Trapianti. A Perugia la donazione di tre donne permette di salvare pazienti umbri e di altre regioni

Trapianti. A Perugia la donazione di tre donne permette di salvare pazienti umbri e di altre regioni

Trapianti. A Perugia la donazione di tre donne permette di salvare pazienti umbri e di altre regioni
Le tre donatrici (di 33, 66 e 80 anni) sono decedute a seguito di lesioni cerebrali. I reni hanno permesso al Cento trapianto di rene di Perugia  di eseguire cinque interventi a favore  di altrettanti pazienti umbri. Un rene è stato inviato in Sicilia, mentre le équipe di Napoli, Roma e Udine hanno potuto prelevare fegato e  cuore.

Intensa attività trapiantologica a Perugia negli ultimi giorni del mese di settembre  a seguito di  tre  donazioni  di organi.

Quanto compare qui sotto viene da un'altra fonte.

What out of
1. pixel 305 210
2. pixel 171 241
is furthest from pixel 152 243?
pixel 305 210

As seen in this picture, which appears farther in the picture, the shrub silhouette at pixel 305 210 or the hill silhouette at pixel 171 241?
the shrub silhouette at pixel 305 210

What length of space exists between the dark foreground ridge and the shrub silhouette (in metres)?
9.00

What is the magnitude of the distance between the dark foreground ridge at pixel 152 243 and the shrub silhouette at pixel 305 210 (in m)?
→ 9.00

Si è trattato di tre donne di diverse fasce di età, esattamente  di 33, 66 e 80 anni, decedute nel reparto di Rianimazione a seguito di lesioni cerebrali.

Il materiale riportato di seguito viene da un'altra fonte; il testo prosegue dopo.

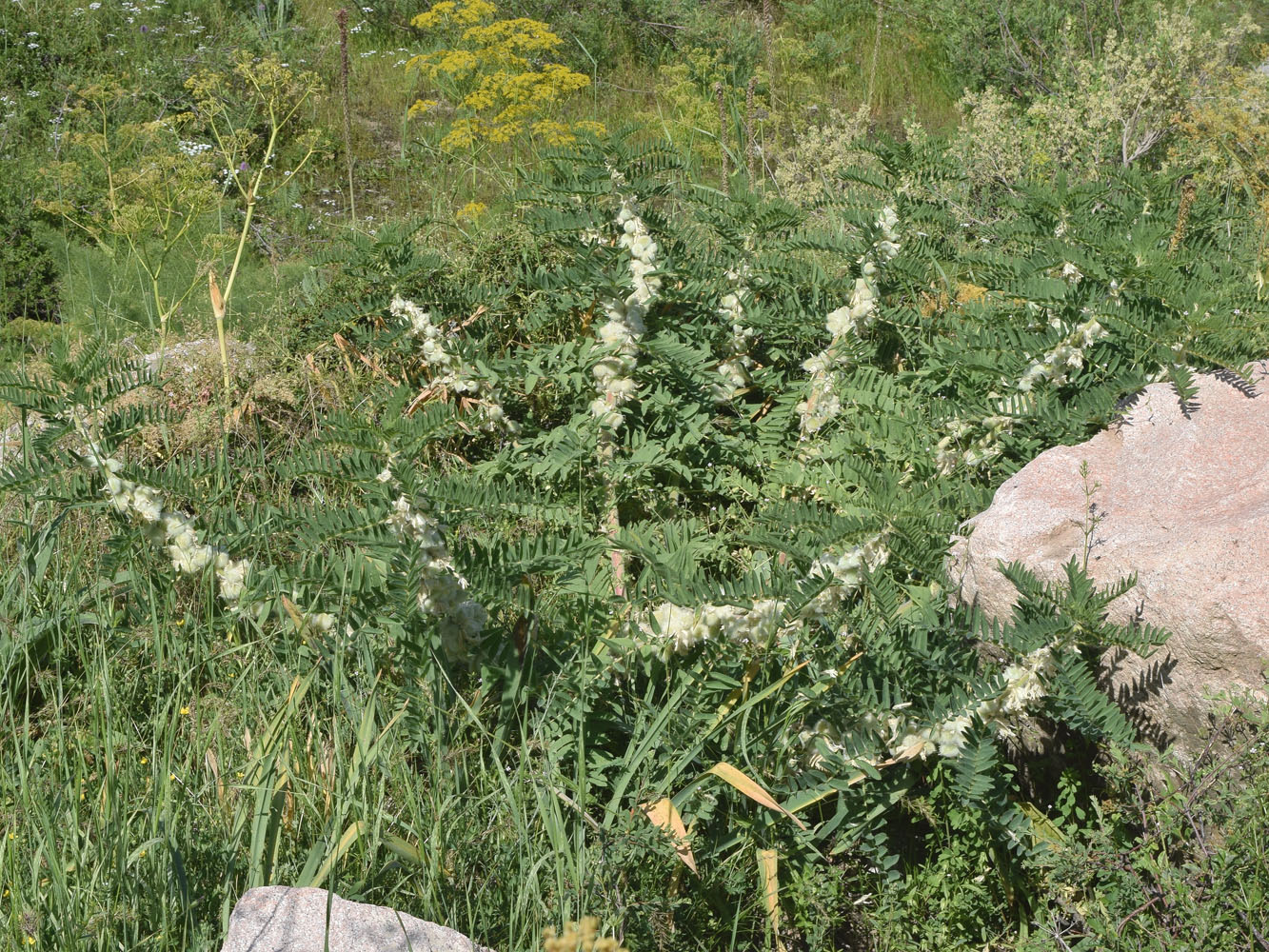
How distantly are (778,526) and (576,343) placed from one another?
106 centimetres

“Presso  il Cento trapianto di rene di Perugia  – riferisce una nota dell’ufficio stampa dell’Ao di Perugia – sono stati eseguiti  cinque interventi   a favore  di altrettanti pazienti umbri da tempo costretti a sottoporsi alla dialisi . Altri organi, dopo la consultazione del registro nazionale,  sono stati trasferiti in altri centri italiani. Nello specifico,  un rene è stato inviato in Sicilia, mentre equipe di Napoli , Roma e Udine hanno potuto prelevare fegato e  cuore”.

“L’attività dei nostri professionisti  rafforza il progetto di donazione intrapreso da diversi anni dalla nostra regione – sottolinea  Atanassios Dovas, responsabile area operativa del Centro Trapianti dell’Umbria, nella nota dell’ufficio stampa del S.Maria della Misericordia-. Darne puntualmente conto attraverso la stampa vuole rappresentare anche  partecipato ringraziamento alle famiglie dei donatori e a quanti  hanno operano per la buona riuscita delle complesse procedure assistenziali”.  

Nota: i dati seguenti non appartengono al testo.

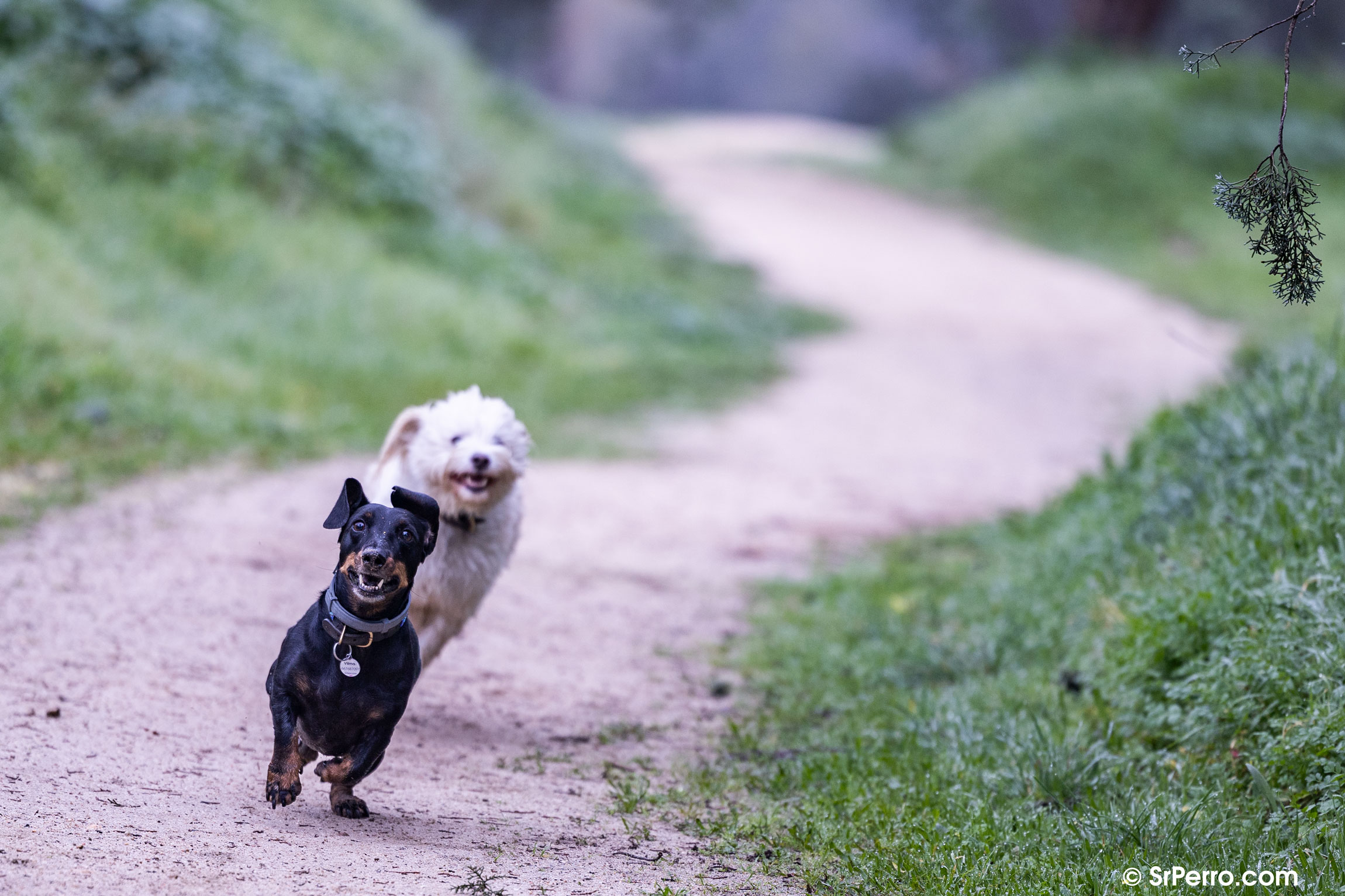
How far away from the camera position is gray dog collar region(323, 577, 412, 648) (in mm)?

Ogni volta che il Centro trapianti viene informato di una  donazione, praticamente si nobilita tutto l’ospedale. E non solo. “Quando, come è accaduto anche  in questi ultimi casi alcuni organi vengono trasferiti in altri centri, ci avvaliamo anche della una straordinaria collaborazione del  personale dell’ aeroporto S. Francesco di Assisi, che  permette  l’atterraggio degli aerei  anche in orario notturno”, sottolinea Dovas, che specifica come “le complesse operazioni di coordinamento  vengono eseguite da una  task-force infermieristica del Centro regionale trapianti operativo”.